**SOURCE PASSAGE**

☆ ☆ ☆ ☆ ☆ ☆ ☆

A Buy Recommendation for Artemis Gold
This article initiates a Buy recommendation for Artemis Gold Inc. (OTCPK:ARGTF, TSXV:ARTG:CA) stock. Shares of this Canadian gold property developer appear well positioned to benefit from the gold price rally that is expected in late 2023 and early 2024 due to some economic factors.
However, keep in mind that this recommendation is not to be implemented immediately, but only after another rate hike by the U.S. Federal Reserve. After the rise in rates, the gold price should fall, pushing the Artemis Gold Inc. stock price to lower levels due to a positive correlation between gold and ARGTF stock.
A price drop is likely to occur as a result of the Fed’s maneuver on interest rates because investors will face a higher opportunity cost if choosing to invest in gold over fixed-income securities such as bonds. As the higher interest rate environment favors fixed-income assets, investor demand will likely shift from precious metals to fixed income for a while.
Gold Price Outlook
The first thing a reader needs to know about gold is that investing in physical gold, or other securities that follow the price of the precious metal, acts as an effective hedge against market or economic headwinds, as these usually increase the uncertainty that can affect the value of assets in investors’ portfolios.
For about a week now, as the Chinese housing crisis posed the risk of a dangerous halt to the weak expansion of the Chinese business cycle, generating headwinds, gold on the London bullion market – $1,950.60 at the time of writing – is in recovery mode. If nothing else, the ounce managed to recoup some of the losses it suffered up to last week from the peak of more than $2,050/ounce in early May, or from the end of a gold bull market. Gold’s upward trend from early March 2023 to early May 2023 was fueled by fears of a major crisis in the U.S. banking system following the failures of Silicon Valley Bank on March 10, Signature Bank on March 12, and First Republic Bank (OTCPK:FRCB) on May 1.
There have been no major bankruptcies since then, but problems reported by the regional banking system have been enough to tighten lending to households and businesses. As the banking system strengthened, fears of a major crisis spreading among U.S. banks receded, and the ounce of gold gave back some of the gains made during the bull market.

☆ ☆ ☆ ☆ ☆ ☆ ☆

**DATASET RECORDS**
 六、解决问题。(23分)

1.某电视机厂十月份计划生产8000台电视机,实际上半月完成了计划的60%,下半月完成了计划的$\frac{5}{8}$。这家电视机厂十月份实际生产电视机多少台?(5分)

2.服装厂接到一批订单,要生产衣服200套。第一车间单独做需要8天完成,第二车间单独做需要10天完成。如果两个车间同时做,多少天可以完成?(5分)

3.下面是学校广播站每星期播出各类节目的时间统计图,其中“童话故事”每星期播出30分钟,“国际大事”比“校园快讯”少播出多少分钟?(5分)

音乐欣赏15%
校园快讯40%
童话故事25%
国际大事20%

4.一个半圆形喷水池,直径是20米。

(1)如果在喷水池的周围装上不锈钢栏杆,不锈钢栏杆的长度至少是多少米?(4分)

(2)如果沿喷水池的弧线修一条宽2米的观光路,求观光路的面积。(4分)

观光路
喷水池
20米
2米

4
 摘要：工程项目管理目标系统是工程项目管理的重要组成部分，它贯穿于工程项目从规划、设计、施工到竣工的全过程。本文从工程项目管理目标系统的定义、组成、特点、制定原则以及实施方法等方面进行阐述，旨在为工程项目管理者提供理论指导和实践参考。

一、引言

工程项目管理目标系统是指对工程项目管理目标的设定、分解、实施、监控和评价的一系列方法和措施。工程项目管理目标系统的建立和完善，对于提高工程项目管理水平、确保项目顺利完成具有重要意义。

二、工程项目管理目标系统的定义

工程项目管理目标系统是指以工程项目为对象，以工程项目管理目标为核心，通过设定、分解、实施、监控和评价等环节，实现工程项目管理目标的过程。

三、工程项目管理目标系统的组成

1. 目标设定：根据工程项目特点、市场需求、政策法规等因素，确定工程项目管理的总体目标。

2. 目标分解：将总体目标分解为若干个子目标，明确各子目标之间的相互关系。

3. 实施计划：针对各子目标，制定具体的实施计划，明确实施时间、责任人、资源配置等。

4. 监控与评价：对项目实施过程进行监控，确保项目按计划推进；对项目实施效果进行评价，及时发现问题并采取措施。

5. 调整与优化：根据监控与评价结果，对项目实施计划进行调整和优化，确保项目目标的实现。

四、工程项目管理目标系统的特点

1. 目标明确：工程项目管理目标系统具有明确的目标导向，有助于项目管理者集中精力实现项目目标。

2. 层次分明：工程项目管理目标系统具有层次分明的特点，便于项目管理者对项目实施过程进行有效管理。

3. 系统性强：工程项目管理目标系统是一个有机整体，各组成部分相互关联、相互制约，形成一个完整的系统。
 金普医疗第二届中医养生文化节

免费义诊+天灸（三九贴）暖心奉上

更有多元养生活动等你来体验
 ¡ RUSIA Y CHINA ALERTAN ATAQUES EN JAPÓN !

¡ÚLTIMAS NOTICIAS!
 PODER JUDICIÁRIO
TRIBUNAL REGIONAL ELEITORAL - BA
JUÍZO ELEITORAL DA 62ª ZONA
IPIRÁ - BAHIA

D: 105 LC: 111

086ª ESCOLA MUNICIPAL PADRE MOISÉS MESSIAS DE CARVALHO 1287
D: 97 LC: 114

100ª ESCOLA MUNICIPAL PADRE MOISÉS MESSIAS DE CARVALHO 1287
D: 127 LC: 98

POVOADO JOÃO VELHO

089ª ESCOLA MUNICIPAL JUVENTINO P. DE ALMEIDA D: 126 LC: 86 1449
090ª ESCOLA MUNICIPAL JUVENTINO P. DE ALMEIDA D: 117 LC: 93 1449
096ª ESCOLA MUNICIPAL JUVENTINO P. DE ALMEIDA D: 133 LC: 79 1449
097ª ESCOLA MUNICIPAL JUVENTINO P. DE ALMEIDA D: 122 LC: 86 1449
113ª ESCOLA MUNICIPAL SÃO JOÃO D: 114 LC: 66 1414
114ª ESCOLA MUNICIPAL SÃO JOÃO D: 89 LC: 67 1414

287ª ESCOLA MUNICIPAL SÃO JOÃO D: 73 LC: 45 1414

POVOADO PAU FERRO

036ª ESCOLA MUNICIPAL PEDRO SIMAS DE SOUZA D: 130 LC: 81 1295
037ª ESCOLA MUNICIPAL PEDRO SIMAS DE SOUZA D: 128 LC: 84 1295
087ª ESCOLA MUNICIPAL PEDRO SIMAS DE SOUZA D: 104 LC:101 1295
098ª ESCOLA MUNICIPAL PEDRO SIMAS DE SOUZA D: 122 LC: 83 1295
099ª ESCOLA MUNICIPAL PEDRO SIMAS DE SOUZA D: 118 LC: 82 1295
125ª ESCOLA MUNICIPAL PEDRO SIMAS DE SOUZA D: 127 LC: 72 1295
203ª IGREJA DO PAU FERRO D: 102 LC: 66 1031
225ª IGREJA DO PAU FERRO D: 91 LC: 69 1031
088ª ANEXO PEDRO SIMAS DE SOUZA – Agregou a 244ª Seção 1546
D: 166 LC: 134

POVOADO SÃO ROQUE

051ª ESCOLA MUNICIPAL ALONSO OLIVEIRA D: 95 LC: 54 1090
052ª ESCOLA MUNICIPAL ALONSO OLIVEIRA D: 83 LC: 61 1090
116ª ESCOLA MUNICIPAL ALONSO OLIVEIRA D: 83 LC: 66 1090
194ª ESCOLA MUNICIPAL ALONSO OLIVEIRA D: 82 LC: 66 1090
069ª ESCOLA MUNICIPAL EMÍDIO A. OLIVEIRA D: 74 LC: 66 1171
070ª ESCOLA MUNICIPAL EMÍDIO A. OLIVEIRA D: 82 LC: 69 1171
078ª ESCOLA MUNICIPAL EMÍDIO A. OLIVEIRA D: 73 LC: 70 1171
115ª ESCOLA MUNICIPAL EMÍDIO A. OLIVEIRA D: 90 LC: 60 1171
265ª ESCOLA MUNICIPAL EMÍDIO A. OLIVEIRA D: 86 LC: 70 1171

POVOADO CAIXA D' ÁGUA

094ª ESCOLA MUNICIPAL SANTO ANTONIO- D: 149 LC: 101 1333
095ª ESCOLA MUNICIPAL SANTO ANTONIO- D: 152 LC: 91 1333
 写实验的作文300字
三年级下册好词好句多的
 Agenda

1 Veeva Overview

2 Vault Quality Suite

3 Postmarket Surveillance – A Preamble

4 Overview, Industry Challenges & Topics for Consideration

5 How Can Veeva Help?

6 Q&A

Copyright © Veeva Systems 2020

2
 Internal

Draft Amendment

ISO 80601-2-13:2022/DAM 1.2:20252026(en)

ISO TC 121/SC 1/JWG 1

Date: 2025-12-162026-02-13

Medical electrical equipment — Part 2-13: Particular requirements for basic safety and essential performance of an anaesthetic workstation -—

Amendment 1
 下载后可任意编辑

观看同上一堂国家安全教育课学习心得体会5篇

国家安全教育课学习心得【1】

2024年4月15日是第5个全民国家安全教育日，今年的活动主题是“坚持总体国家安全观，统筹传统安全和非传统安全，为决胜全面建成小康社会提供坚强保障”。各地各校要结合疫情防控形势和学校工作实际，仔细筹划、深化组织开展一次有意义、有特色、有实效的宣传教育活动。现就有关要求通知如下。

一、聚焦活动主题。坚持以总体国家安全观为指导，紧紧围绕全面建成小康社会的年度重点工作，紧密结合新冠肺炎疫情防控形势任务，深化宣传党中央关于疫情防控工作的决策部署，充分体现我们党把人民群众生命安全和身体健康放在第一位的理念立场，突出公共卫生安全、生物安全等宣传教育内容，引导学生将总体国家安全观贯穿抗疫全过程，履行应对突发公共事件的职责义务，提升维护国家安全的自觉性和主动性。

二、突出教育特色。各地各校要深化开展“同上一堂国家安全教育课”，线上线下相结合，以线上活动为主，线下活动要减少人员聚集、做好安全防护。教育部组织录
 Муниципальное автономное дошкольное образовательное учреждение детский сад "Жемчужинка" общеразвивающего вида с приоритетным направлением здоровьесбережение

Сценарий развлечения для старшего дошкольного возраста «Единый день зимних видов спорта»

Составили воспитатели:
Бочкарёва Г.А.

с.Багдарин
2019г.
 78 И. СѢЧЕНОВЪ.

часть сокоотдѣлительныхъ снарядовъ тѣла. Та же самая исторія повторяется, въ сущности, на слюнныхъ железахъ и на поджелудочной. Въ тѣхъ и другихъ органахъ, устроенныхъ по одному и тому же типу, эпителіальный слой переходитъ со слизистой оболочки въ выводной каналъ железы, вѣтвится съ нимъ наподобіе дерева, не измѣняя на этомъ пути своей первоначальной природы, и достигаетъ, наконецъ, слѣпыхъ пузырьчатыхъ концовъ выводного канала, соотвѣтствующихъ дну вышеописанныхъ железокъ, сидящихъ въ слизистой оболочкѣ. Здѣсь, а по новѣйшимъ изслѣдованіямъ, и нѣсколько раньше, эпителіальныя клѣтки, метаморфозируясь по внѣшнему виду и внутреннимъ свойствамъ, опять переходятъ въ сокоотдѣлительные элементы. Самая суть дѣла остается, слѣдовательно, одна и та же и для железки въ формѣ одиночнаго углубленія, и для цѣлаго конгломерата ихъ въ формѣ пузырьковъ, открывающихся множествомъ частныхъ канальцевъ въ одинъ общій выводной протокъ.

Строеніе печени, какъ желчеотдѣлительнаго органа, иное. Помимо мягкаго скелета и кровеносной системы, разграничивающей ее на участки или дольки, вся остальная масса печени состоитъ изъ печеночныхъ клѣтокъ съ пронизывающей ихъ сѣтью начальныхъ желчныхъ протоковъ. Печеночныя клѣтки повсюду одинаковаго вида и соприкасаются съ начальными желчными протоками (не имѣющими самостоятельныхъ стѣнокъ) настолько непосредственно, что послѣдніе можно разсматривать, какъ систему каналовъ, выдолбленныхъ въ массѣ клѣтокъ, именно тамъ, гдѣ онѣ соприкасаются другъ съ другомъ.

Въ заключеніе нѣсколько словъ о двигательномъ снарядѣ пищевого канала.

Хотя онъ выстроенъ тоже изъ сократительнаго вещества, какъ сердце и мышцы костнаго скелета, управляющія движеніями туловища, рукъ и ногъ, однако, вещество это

☆ ☆ ☆ ☆ ☆ ☆ ☆

**TASK LIST**
1. According to the Artemis Gold article, on what date did Signature Bank fail?
2. Quote the Artemis Gold article verbatim between "A price drop" and "for a while.", inclusive.

**ANSWERS IN ORDER**
1. March 12

2.
A price drop is likely to occur as a result of the Fed’s maneuver on interest rates because investors will face a higher opportunity cost if choosing to invest in gold over fixed-income securities such as bonds. As the higher interest rate environment favors fixed-income assets, investor demand will likely shift from precious metals to fixed income for a while.